What the task asks => Return the full listing exactly as it is written.

Some records:
-- Start --
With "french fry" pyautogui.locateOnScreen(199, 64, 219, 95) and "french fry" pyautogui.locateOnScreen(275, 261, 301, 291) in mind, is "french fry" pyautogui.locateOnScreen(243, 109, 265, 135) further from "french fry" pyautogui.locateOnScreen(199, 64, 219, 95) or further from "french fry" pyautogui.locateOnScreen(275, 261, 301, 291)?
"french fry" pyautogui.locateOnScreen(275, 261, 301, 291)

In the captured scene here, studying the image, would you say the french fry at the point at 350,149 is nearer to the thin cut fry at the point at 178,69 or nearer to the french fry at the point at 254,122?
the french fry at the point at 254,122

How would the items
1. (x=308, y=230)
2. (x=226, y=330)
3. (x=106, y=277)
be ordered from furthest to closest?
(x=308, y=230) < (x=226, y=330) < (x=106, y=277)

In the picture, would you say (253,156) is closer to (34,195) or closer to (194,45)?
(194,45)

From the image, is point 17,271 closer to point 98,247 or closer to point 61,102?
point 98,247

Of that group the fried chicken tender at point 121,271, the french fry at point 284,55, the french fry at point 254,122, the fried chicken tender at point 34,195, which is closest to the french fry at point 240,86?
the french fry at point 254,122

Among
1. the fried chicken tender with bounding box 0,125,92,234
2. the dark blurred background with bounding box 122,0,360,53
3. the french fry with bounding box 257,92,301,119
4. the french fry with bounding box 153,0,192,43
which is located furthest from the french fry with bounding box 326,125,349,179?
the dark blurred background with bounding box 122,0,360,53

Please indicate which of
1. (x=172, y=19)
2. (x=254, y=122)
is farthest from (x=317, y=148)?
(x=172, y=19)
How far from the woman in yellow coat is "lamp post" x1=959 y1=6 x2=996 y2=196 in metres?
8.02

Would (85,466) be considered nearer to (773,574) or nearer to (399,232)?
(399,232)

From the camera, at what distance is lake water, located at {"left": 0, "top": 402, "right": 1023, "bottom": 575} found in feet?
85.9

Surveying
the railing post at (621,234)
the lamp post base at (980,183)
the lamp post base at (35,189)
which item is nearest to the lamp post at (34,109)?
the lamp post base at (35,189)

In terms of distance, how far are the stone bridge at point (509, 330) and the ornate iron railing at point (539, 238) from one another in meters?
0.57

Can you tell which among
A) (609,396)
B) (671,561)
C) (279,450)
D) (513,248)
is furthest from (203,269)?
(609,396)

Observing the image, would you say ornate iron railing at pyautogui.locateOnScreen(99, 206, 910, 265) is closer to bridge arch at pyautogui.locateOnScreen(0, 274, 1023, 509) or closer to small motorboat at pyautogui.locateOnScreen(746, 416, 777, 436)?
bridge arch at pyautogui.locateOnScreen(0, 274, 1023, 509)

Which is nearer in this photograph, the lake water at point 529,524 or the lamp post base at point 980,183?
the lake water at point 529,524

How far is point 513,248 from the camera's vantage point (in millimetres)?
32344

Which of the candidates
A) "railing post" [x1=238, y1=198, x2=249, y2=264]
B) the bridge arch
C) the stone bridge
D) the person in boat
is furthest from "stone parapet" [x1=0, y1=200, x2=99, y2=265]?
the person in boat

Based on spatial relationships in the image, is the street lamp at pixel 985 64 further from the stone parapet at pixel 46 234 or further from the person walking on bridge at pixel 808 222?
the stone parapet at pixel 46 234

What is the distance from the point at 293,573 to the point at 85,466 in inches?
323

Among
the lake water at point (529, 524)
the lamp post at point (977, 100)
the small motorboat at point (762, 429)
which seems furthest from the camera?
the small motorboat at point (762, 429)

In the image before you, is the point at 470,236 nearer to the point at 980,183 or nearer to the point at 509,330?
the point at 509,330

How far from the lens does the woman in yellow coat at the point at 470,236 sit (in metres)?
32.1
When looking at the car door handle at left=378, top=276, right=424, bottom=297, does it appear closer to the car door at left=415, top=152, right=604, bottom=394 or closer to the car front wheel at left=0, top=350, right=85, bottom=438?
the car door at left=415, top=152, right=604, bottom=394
-- End --
Reply =>
With "french fry" pyautogui.locateOnScreen(199, 64, 219, 95) and "french fry" pyautogui.locateOnScreen(275, 261, 301, 291) in mind, is "french fry" pyautogui.locateOnScreen(243, 109, 265, 135) further from "french fry" pyautogui.locateOnScreen(199, 64, 219, 95) or further from "french fry" pyautogui.locateOnScreen(275, 261, 301, 291)?
"french fry" pyautogui.locateOnScreen(275, 261, 301, 291)

In the captured scene here, studying the image, would you say the french fry at the point at 350,149 is nearer to the thin cut fry at the point at 178,69 or nearer to the french fry at the point at 254,122?
the french fry at the point at 254,122

How would the items
1. (x=308, y=230)
2. (x=226, y=330)
3. (x=106, y=277)
be ordered from furthest to closest?
(x=308, y=230) < (x=226, y=330) < (x=106, y=277)

In the picture, would you say (253,156) is closer to (34,195) or closer to (194,45)?
(194,45)

From the image, is point 17,271 closer to point 98,247 or closer to point 61,102?
point 98,247

Of that group the fried chicken tender at point 121,271, the french fry at point 284,55, the french fry at point 254,122, the fried chicken tender at point 34,195, which is closest to the french fry at point 240,86?
the french fry at point 254,122

Among
1. the fried chicken tender with bounding box 0,125,92,234
2. the dark blurred background with bounding box 122,0,360,53
3. the french fry with bounding box 257,92,301,119
4. the french fry with bounding box 153,0,192,43
which is located furthest from the french fry with bounding box 326,125,349,179?
the dark blurred background with bounding box 122,0,360,53

Please indicate which of
1. (x=172, y=19)
2. (x=254, y=122)
is farthest from (x=317, y=148)?
(x=172, y=19)
How far from the woman in yellow coat is "lamp post" x1=959 y1=6 x2=996 y2=196 in metres?
8.02

Would (85,466) be considered nearer to (773,574) or nearer to (399,232)?
(399,232)

From the camera, at what distance is lake water, located at {"left": 0, "top": 402, "right": 1023, "bottom": 575} found in feet?
85.9

Surveying
the railing post at (621,234)
the lamp post base at (980,183)
the lamp post base at (35,189)
which item is nearest to the lamp post at (34,109)?
the lamp post base at (35,189)

In terms of distance, how far are the stone bridge at point (509, 330) and the ornate iron railing at point (539, 238) from one another in meters?
0.57

Can you tell which among
A) (609,396)
B) (671,561)
C) (279,450)
D) (513,248)
is furthest from (203,269)?
(609,396)

Observing the image, would you say ornate iron railing at pyautogui.locateOnScreen(99, 206, 910, 265) is closer to bridge arch at pyautogui.locateOnScreen(0, 274, 1023, 509) or closer to small motorboat at pyautogui.locateOnScreen(746, 416, 777, 436)?
bridge arch at pyautogui.locateOnScreen(0, 274, 1023, 509)

Which is nearer in this photograph, the lake water at point 529,524 or the lamp post base at point 980,183?
the lake water at point 529,524

How far is point 513,248 from the camera's vantage point (in millimetres)?
32344

Which of the candidates
A) "railing post" [x1=238, y1=198, x2=249, y2=264]
B) the bridge arch
C) the stone bridge
D) the person in boat
is furthest from "stone parapet" [x1=0, y1=200, x2=99, y2=265]?
the person in boat

Based on spatial relationships in the image, is the street lamp at pixel 985 64 further from the stone parapet at pixel 46 234 or further from the person walking on bridge at pixel 808 222?
the stone parapet at pixel 46 234

What is the distance from the point at 293,573 to the point at 85,466 in inches?
323

Among
the lake water at point (529, 524)
the lamp post at point (977, 100)
the small motorboat at point (762, 429)
which seems furthest from the camera?
the small motorboat at point (762, 429)

In the image before you, is the point at 470,236 nearer to the point at 980,183 or nearer to the point at 509,330?
the point at 509,330

How far from the lens does the woman in yellow coat at the point at 470,236 sit (in metres)?
32.1
When looking at the car door handle at left=378, top=276, right=424, bottom=297, does it appear closer to the car door at left=415, top=152, right=604, bottom=394 or closer to the car front wheel at left=0, top=350, right=85, bottom=438?
the car door at left=415, top=152, right=604, bottom=394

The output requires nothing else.